Question

I'm using

  • New browser only clients on the same domain
  • Identity 2.0
  • WebAPI 2.1
  • Owin 2.1
  • AngularJS front-end for registration, login and data display

In a WebAPI application with an AngularJS front-end.

I'm reading about token authentication but I am very confused now and I cannot find any good examples out there that use my combination. What I would like to know is should I be using cookies or tokens for the authentication. Should I be using a Userfactory or the CreatePerOwinContext?

Here's what I have in my Startup.Auth.cs

public partial class Startup {

        public void ConfigureAuth(IAppBuilder app) {

            app.CreatePerOwinContext(ApplicationDbContext.Create);
            app.CreatePerOwinContext<ApplicationUserManager>(ApplicationUserManager.Create);
            app.CreatePerOwinContext<ApplicationRoleManager>(ApplicationRoleManager.Create);
            app.UseCookieAuthentication(new CookieAuthenticationOptions {
                AuthenticationType = DefaultAuthenticationTypes.ApplicationCookie,
                LoginPath = new PathString("/"),
                Provider = new CookieAuthenticationProvider {
                    OnValidateIdentity = SecurityStampValidator.OnValidateIdentity<ApplicationUserManager, ApplicationUser>(
                        validateInterval: TimeSpan.FromMinutes(30),
                        regenerateIdentity: (manager, user) => user.GenerateUserIdentityAsync(manager))
                }
            });
            app.UseExternalSignInCookie(DefaultAuthenticationTypes.ExternalCookie);
            app.UseTwoFactorSignInCookie(DefaultAuthenticationTypes.TwoFactorCookie, TimeSpan.FromMinutes(5));

            // Enables the application to remember the second login verification factor such as phone or email.
            // Once you check this option, your second step of verification during the login process will be remembered on the device where you logged in from.
            // This is similar to the RememberMe option when you log in.
            app.UseTwoFactorRememberBrowserCookie(DefaultAuthenticationTypes.TwoFactorRememberBrowserCookie);
        }
    }

Here's my WebAPI config:

public static class WebApiConfig
{
    public static void CustomizeConfig(HttpConfiguration config)
    {
        config.Formatters.Remove(config.Formatters.XmlFormatter);
        var json = config.Formatters.JsonFormatter;
        json.SerializerSettings.ContractResolver = new CamelCasePropertyNamesContractResolver();
        json.SerializerSettings.ReferenceLoopHandling = Newtonsoft.Json.ReferenceLoopHandling.Ignore;
        json.SerializerSettings.Converters.Add(new IsoDateTimeConverter { DateTimeFormat = "yyyy-MM-ddTHH:mmZ" });
    }

I saw some examples using this code but I am not sure how I can call this:

OAuthOptions = new OAuthAuthorizationServerOptions
{
    TokenEndpointPath = new PathString("/Token"),
    Provider = new ApplicationOAuthProvider(PublicClientId, UserManagerFactory),
    AuthorizeEndpointPath = new PathString("/api/Account/ExternalLogin"),
    AccessTokenExpireTimeSpan = TimeSpan.FromDays(14),
    AllowInsecureHttp = true
};

Could I just replace the cookie authentication with this?

Was it helpful?

Solution

Not an expert, but in my dabbling I've found that tokens work great for api and from javascript to api, and traditional cookies lean mostly for a ui. Either or both will work depending on what your trying to do.

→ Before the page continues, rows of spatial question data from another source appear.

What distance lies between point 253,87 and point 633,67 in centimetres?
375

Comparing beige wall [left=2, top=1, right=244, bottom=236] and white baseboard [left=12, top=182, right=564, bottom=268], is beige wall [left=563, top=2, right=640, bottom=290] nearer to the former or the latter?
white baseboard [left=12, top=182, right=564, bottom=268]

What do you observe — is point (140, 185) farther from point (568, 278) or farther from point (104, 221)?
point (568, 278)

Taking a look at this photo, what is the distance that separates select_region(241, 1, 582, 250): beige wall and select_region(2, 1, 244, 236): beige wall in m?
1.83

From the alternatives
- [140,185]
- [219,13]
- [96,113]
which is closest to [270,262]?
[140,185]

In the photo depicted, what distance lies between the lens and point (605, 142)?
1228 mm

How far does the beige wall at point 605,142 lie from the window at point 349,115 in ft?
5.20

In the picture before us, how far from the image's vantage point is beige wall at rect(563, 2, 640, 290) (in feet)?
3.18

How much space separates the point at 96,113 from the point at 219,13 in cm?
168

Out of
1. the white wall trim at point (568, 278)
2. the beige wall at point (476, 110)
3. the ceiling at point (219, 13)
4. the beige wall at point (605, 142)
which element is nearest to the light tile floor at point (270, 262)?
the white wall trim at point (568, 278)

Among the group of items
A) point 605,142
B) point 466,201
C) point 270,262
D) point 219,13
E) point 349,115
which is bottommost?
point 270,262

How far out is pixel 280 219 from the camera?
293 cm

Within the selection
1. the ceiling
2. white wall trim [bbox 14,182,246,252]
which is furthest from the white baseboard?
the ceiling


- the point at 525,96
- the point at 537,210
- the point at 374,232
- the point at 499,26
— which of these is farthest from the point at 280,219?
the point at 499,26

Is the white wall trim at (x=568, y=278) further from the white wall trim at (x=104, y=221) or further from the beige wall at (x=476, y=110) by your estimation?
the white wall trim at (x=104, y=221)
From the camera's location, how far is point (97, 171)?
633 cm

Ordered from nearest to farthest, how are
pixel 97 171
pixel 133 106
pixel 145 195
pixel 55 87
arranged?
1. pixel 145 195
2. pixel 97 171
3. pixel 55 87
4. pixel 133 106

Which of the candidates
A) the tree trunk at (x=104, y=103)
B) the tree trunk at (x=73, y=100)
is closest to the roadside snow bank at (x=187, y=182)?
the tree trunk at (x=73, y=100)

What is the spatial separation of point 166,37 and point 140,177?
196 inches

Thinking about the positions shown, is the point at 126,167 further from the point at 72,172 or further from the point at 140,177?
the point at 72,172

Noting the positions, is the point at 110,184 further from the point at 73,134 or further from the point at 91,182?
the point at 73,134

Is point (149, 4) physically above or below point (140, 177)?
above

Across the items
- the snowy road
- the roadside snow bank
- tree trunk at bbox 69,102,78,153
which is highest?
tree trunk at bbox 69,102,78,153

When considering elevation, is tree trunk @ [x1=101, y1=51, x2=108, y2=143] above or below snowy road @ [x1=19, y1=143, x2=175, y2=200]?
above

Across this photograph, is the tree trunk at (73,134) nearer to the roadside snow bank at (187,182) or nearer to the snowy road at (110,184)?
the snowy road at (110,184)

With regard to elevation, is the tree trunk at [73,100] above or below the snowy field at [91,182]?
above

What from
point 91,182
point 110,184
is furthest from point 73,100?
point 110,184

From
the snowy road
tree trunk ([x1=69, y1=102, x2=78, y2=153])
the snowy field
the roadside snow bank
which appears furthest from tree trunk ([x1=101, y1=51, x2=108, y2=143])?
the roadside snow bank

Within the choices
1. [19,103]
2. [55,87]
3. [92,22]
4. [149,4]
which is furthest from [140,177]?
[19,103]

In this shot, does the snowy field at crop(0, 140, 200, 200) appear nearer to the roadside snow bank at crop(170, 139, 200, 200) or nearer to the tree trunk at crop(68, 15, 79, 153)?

You can follow something like this link that does cookie for the ui and token for the api http://blog.iteedee.com/2014/03/asp-net-identity-2-0-cookie-token-authentication/

  app.CreatePerOwinContext(ApplicationSession.Create);
        app.CreatePerOwinContext<ApplicationUserManager>(ApplicationUserManager.Create);

        // Token Authentication
        app.UseOAuthBearerAuthentication(new OAuthBearerOptions());

I think you can set the cookie authentication options authentication type to bearer if you want bearer for both, but you would have to play with it. The token would be in the owincontext under ".AspNet.ExternalBearer".

I also think if you register the Identity 2.0 middleware i think it also registers the oauth middleware stuff so you don't need to register the oauthserver middleware yourself. Thats the OAuthAuthorizationServerOptions code you posted. You dont need it.

if the ui and api are in separate then its a bit harder if you want to do some sort of single sign on from the ui pass to the api. I would recommend looking at opensource identity server or authorization server from thinktecture.

If your set on owin middleware and Identity 2.0 you would need to make sure the token can be read by both application and api and you probably would need to implement ISecureDataFormat. But remember, decryption doesn't mean you can 100% trust a token, it should be signed and verified. Depends on your needs.

Sorry, I guess thats a long ramble... Good luck.